Linguistic and semantic processing
Transcription, translation, summarization and comparison of videos
Within the AMIS project, we studied different subjects related to the processing of videos. The first one concerns the machine translation of Arabic-English code-switched documents [41]. Code-switching is defined as the use of more than one language by a speaker within an utterance. The second one deals with the summarization of videos into a target language [11]. This exploits research carried on in several areas including video summarization, speech recognition, machine translation, audio summarization and speech segmentation. One of the big challenges of this work was to conceive a way to evaluate objectively a system composed of several components given that each of them has its limits and that errors propagate through the components. A third aspect was a method for extracting text-based summarization of Arabic videos [40]. The automatic speech recognition system developed to transcribe the videos has been adapted to the Algerian dialect, and additional modules were developed for segmenting the flow of recognized word into sentences, and for summarization. Finally the last aspect concerns the comparison of the opinions of two videos in two different languages [20]. Evaluations have been carried on comparable videos extracted from a corpus of 1503 Arabic and 1874 English videos.

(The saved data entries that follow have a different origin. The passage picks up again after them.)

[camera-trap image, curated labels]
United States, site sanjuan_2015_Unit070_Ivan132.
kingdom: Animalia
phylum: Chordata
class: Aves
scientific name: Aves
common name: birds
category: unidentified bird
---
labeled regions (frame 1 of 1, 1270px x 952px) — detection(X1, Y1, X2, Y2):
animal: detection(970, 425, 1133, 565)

Detection of hate speech in social media
The spectacular expansion of the Internet led to the development of a new research problem in natural language processing, the automatic detection of hate speech, since many countries prohibit hate speech in public media. In the context of the M-PHASIS project, we proposed a new approach for the classification of tweets, aiming to predict whether a tweet is abusive, hate or neither. We compare different unsupervised word representations and DNN classifiers, and study the robustness of the proposed approaches to adversarial attacks when adding one (healthy or toxic) word. We are evaluating the proposed methodology on the English Wikipedia Detox corpus and on a Twitter corpus.

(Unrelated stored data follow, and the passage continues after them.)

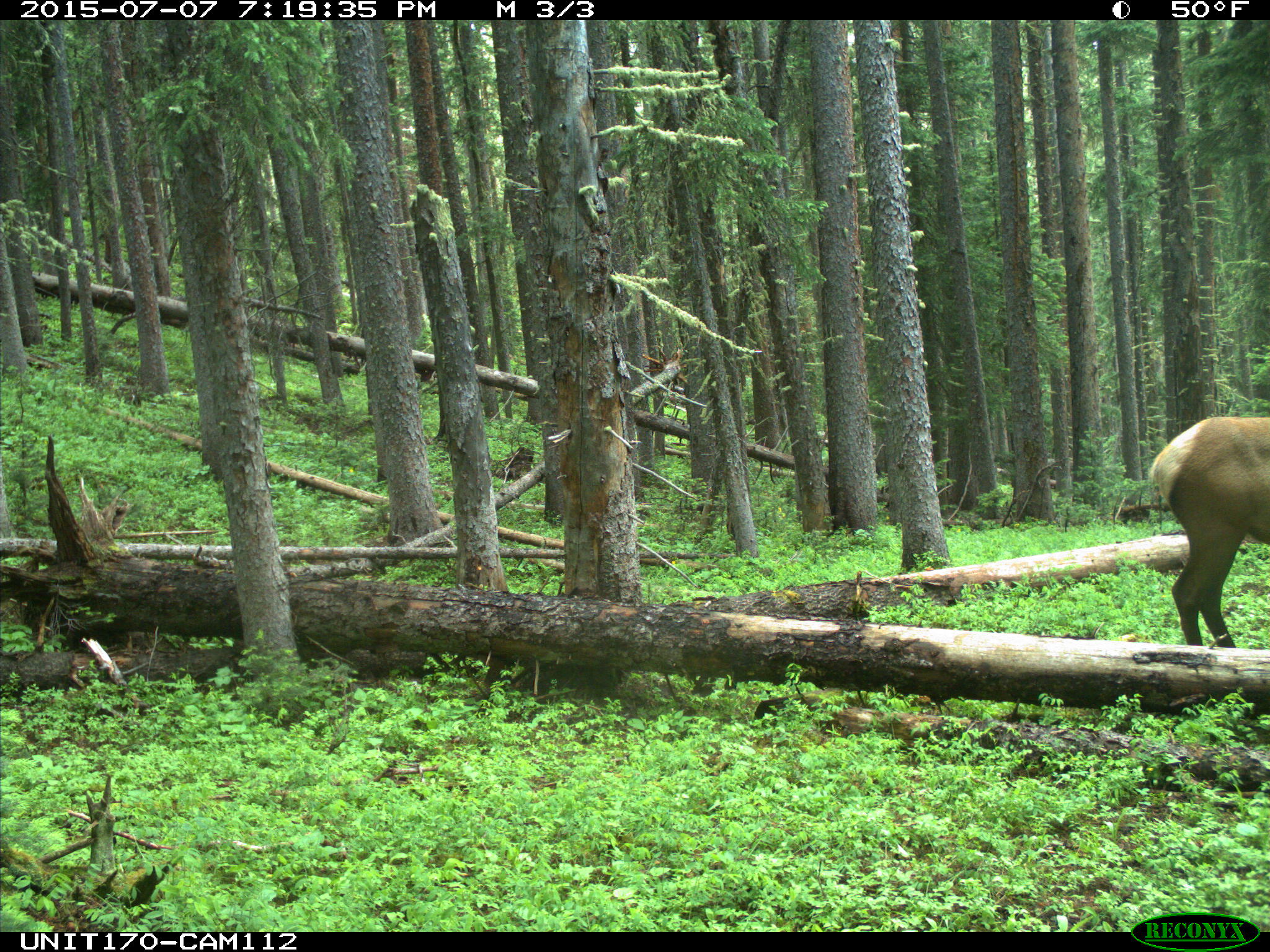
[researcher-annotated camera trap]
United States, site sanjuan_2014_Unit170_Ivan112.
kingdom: Animalia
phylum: Chordata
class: Mammalia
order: Artiodactyla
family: Cervidae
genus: Cervus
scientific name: Cervus elaphus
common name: red deer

Introduction of semantic information in an automatic speech recognition system
In current state-of-the-art automatic speech recognition systems, N-gram based models are used to take into account language information. They have a local view and are mainly based on syntax. The introduction of semantic information and longer term information in a recognition system should make it possible to remove some ambiguities and reduce the error rate of the system. Within the MMT project, we are proposing and evaluating methods for integrating semantic information into our speech recognition system through the use of various word embeddings.
Music language modeling
Similarly to speech, language models play a key role in music modeling. We represented the hierarchical structure of a temporal scenario (for instance, a chord progression) via a phrase structure grammar and proposed a method to automatically induce this grammar from a corpus and to exploit it in the context of machine improvisation [6].